▶ _TASKS TO COMPLETE_:
• a. Reproduce word for word the part of the AMD Zen excerpt from "I mention this" to "cache and compute.".
• b. According to the AMD Zen excerpt, how many cores can AMD's Naples server platform have on a single CPU?
• c. Which 300-series chipsets does the AMD Zen excerpt name?

▶ _EXCERPTED PASSAGE_:

*****

I mention this because one of AMD’s goals, aside from the main one of 40%+ IPC, is to have small cores. As a result, as we’ll see in this review, various trade-offs are made. Rather than dedicating a larger die area to execution ports that support AVX in one go, AMD decided to use 2×128-bit vector support (as 1×256) but increase the size of the L2 cache. A larger L2 will ensure fewer cache misses in varied code, perhaps at the expense of high-end compute which can take advantage of larger vectors. The larger L2 will help with single thread performance (all other factors being equal), and AMD knows that Intel’s cache is high performance, so we will see other trade-offs like this in the design. This is obviously combined with AMD’s recent work on having high-density libraries for cache and compute.
AMD has already set out a roadmap for different markets with products based on the Zen microarchitecture. Today’s launch is the first product line, namely desktop-class processors under the Ryzen 7 family name. Following Ryzen 7 will be Ryzen 5 (Q2) and Ryzen 3 (2H17) for the desktop. There is also AMD’s new server platform, Naples, featuring up to 32 cores on a single CPU (we’ll discuss Naples later in the review). We expect Naples to be in the Q2/Q3 timeframe. In the second half of this year (Q3/Q4), AMD is planning to launch mobile processors based on Zen, called Raven Ridge. This processor line-up will most likely be with integrated graphics, and it will be interesting to see how well the microarchitecture scales down into low power. As Ryzen CPUs are geared towards a more performance focused audience, and the fact that they lack integrated graphics, AMD will also maintain its line of ‘Bristol Ridge’ platform (Excavator based processors that also support the 300-series socket). The goal of Bristol Ridge is to fill in at the low end, or for systems that want the option of discrete graphics. Given what we’ve seen in benchmarks, despite recent statements from AMD to the contrary, the FX-line of AM3+ CPUs seems to be coming to an end.
For users looking to go buy parts today, here’s the pertinent information you need to know. The Ryzen CPUs will form part of the ‘Summit Ridge’ platform – ‘Summit Ridge’ indicates a Ryzen CPU with a 300-series chipset (X370, B350, A320). Both Bristol Ridge and Summit Ridge, and thus Ryzen, mean that AMD makes the jump to a desktop platform that supports DDR4 and a high-end desktop platform that supports PCIe 3.0 natively. These CPUs use the AM4 socket on the 300-series motherboards, which is not compatible with any of AMD’s previous socket designs, and also has slightly different socket hole distances for CPU coolers that don’t use AMD’s latch mechanism. Despite the socket hole size change, AMD has kept the latch mechanism in the same place, but coolers that have their own backplates will need new supporting plates to be able to be used (we’ve got a bit on this later in the review as well).

*****

▶ _DATA PROVIDED_:
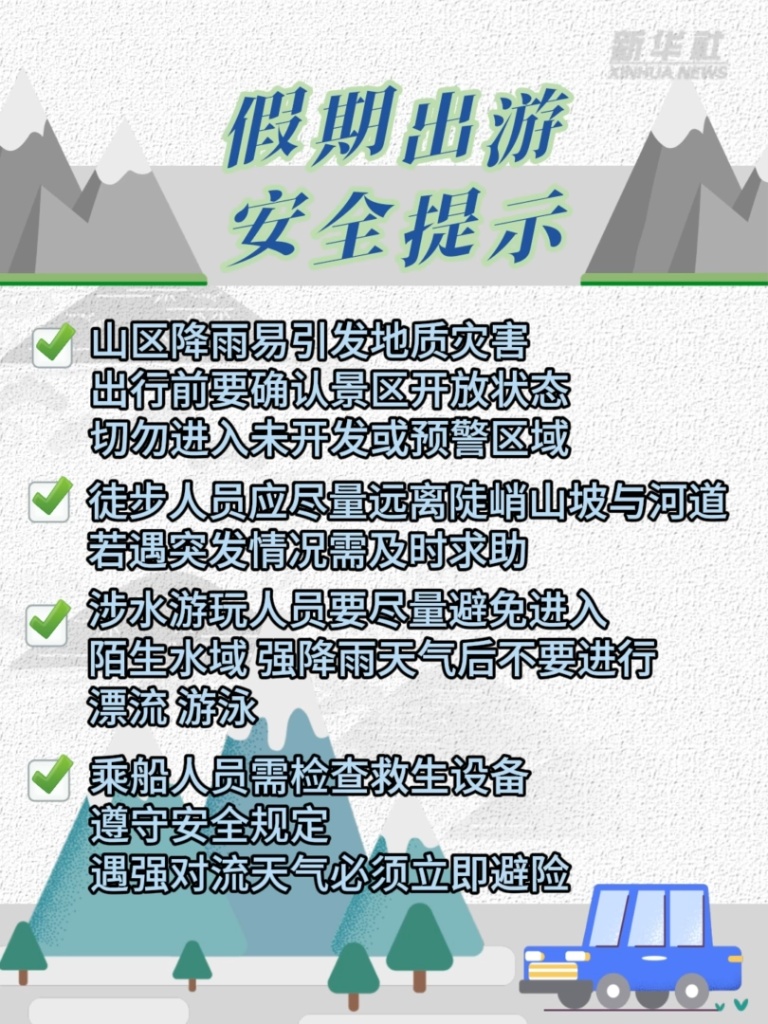 端午接近 这份假日气候地图请查收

*****

▶ _YOUR RESPONSES_:
• a.
I mention this because one of AMD’s goals, aside from the main one of 40%+ IPC, is to have small cores. As a result, as we’ll see in this review, various trade-offs are made. Rather than dedicating a larger die area to execution ports that support AVX in one go, AMD decided to use 2×128-bit vector support (as 1×256) but increase the size of the L2 cache. A larger L2 will ensure fewer cache misses in varied code, perhaps at the expense of high-end compute which can take advantage of larger vectors. The larger L2 will help with single thread performance (all other factors being equal), and AMD knows that Intel’s cache is high performance, so we will see other trade-offs like this in the design. This is obviously combined with AMD’s recent work on having high-density libraries for cache and compute.

• b. Up to 32 cores.

• c. X370, B350, A320